Hypnosis Glossary of Terms - E

Ego Sensation
Change of feeling in the physical body or part of the body.
Emotional Sexuality
A type of sexual behavior in which the individual reacts with defensive emotions, in order to prevent his/her physical body from feeling, thereby exaggerating emotional needs. This type of individual is also very prone to sublimation of the sex drive. EMOTIONAL SUGGESTIBILITY – A suggestible behavior characterized by a high degree of responsiveness to inferred suggestions affecting the emotions, and a restriction of physical body responses; usually associated with hypnoidal depth.
Emotional Sexuals
Feel their sexual responses inwardly. They use their emotions to draw attention away from their bodies. Their priorities in life are career, hobbies, relationships and family, then a mistress and friendships.
Physical Sexuals
Project their sexual responses outwardly. They use their bodies to draw attention away from their emotions, which they feel are vulnerable. Their priorities in life are their relationship, children, friends and hobbies, then career.
Environmental Hypnosis
A state of hypersuggestibility triggered when an individual is in the presence of an overabundance of message units coming from their environment. This causes the person to try to escape the intense input. A kind of “walking hypnosis.”
Expectation
The state of mind in which the individual expects something to happen.
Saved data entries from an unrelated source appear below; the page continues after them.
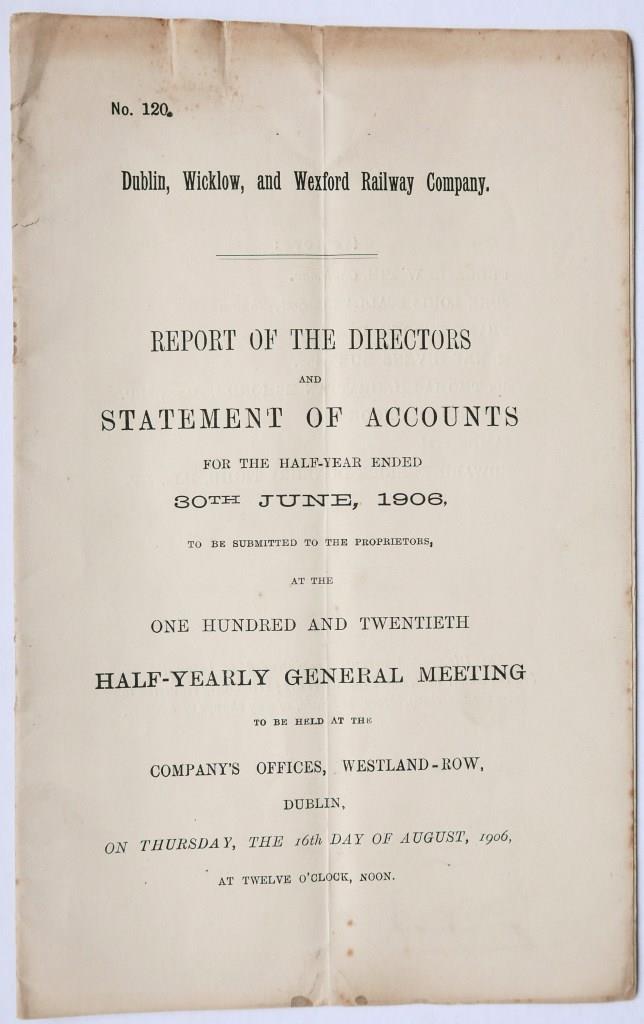 No. 120.

Dublin, Wicklow, and Wexford Railway Company.

REPORT OF THE DIRECTORS

AND

STATEMENT OF ACCOUNTS

FOR THE HALF-YEAR ENDED

30TH JUNE, 1906,

TO BE SUBMITTED TO THE PROPRIETORS,

AT THE

ONE HUNDRED AND TWENTIETH

HALF-YEARLY GENERAL MEETING

TO BE HELD AT THE

COMPANY'S OFFICES, WESTLAND-ROW,

DUBLIN,

ON THURSDAY, THE 16th DAY OF AUGUST, 1906,

AT TWELVE O'CLOCK, NOON.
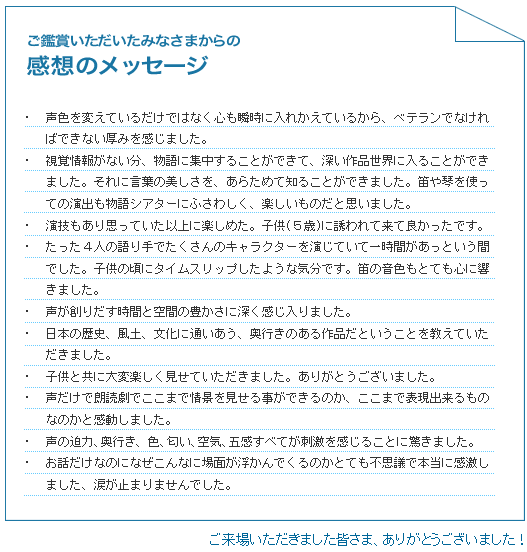 ご鑑賞いただいたみなさまからの
感想のメッセージ

・ 声色を変えているだけではなく心も瞬時に入れかえているから、ベテランでなければできない厚みを感じました。
・ 視覚情報がない分、物語に集中することができて、深い作品世界に入ることができました。それに言葉の美しさを、あらためて知ることができました。笛や琴を使っての演出も物語シアターにふさわしく、楽しいものだと思いました。
・ 演技もあり思っていた以上に楽しめた。子供（５歳）に誘われて来て良かったです。
・ たった４人の語り手でたくさんのキャラクターを演じていて一時間があっという間でした。子供の頃にタイムスリップしたような気分です。笛の音色もとても心に響きました。
・ 声が創りだす時間と空間の豊かさに深く感じ入りました。
・ 日本の歴史、風土、文化に通いあう、奥行きのある作品だということを教えていただきました。
・ 子供と共に大変楽しく見せていただきました。ありがとうございました。
・ 声だけで朗読劇でここまで情景を見せる事ができるのか、ここまで表現出来るものなのかと感動しました。
・ 声の迫力、奥行き、色、匂い、空気、五感すべてが刺激を感じることに驚きました。
・ お話だけなのになぜこんなに場面が浮かんでくるのかとても不思議で本当に感激しました、涙が止まりませんでした。

ご来場いただきました皆さま、ありがとうございました！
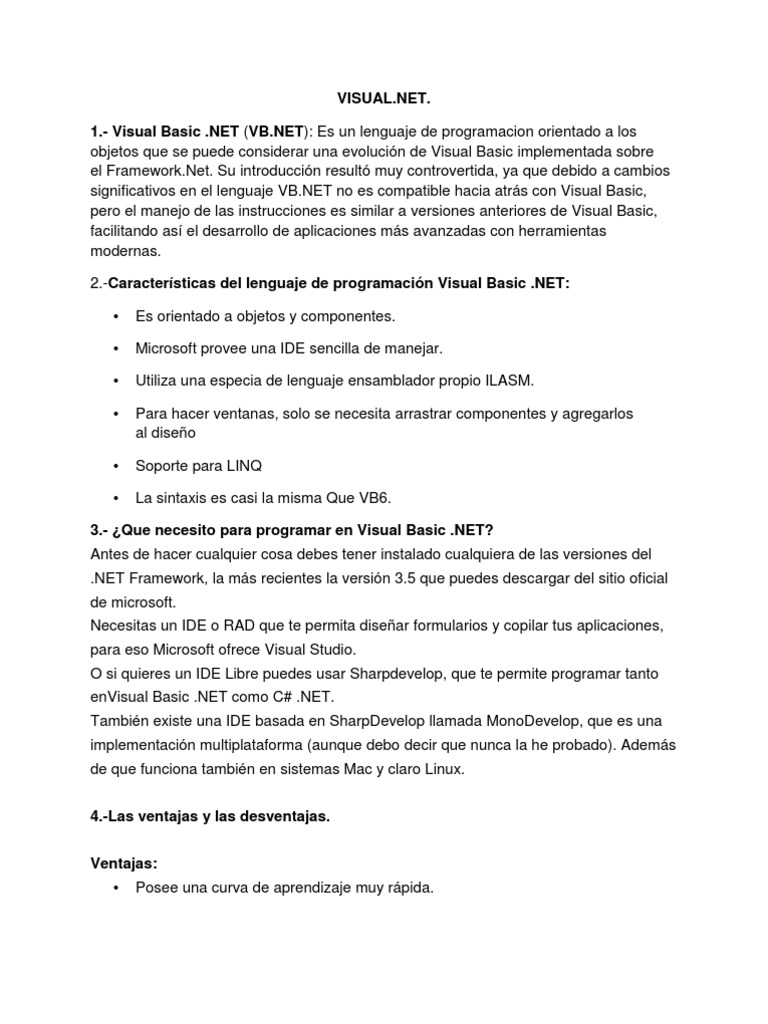 VISUAL.NET.

1.- Visual Basic .NET (VB.NET): Es un lenguaje de programacion orientado a los objetos que se puede considerar una evolución de Visual Basic implementada sobre el Framework.Net. Su introducción resultó muy controvertida, ya que debido a cambios significativos en el lenguaje VB.NET no es compatible hacia atrás con Visual Basic, pero el manejo de las instrucciones es similar a versiones anteriores de Visual Basic, facilitando así el desarrollo de aplicaciones más avanzadas con herramientas modernas.

2.-Características del lenguaje de programación Visual Basic .NET:

• Es orientado a objetos y componentes.

• Microsoft provee una IDE sencilla de manejar.

• Utiliza una especia de lenguaje ensamblador propio ILASM.

• Para hacer ventanas, solo se necesita arrastrar componentes y agregarlos al diseño

• Soporte para LINQ

• La sintaxis es casi la misma Que VB6.

3.- ¿Que necesito para programar en Visual Basic .NET?
Antes de hacer cualquier cosa debes tener instalado cualquiera de las versiones del .NET Framework, la más recientes la versión 3.5 que puedes descargar del sitio oficial de microsoft.
Necesitas un IDE o RAD que te permita diseñar formularios y copilar tus aplicaciones, para eso Microsoft ofrece Visual Studio.
O si quieres un IDE Libre puedes usar Sharpdevelop, que te permite programar tanto enVisual Basic .NET como C# .NET.
También existe una IDE basada en SharpDevelop llamada MonoDevelop, que es una implementación multiplataforma (aunque debo decir que nunca la he probado). Además de que funciona también en sistemas Mac y claro Linux.

4.-Las ventajas y las desventajas.

Ventajas:
• Posee una curva de aprendizaje muy rápida.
Expectation triggers imagination and greatly facilitates the hypnotic induction, especially with Emotionally suggestible subjects.
Extraverbal Communication
Communication by physical gestures or movements that infer a suggestion to an individual, according to his interpretation. Body language is an example.
Eye Accessing Cues
An NLP technique of observing the unconscious eye movement to determine if a subject is mentally seeing images, hearing sounds, engaging in self-dialogue or experiencing kenisethic feelings.
Eye Fascination Induction
This is used when a Hypnotherapist notices during the interview that a client's eyes tend to fade or blink repeatedly. The client is asked to stare at an object above eye level. The therapist speaks rapidly and paternally, telling the client their eyelids are getting heavier and beginning to close. When they close, the therapist touches the client on the forehead, says “deep sleep”, then pushes the client’s hands off his lap to create a loose, limp feeling in his body.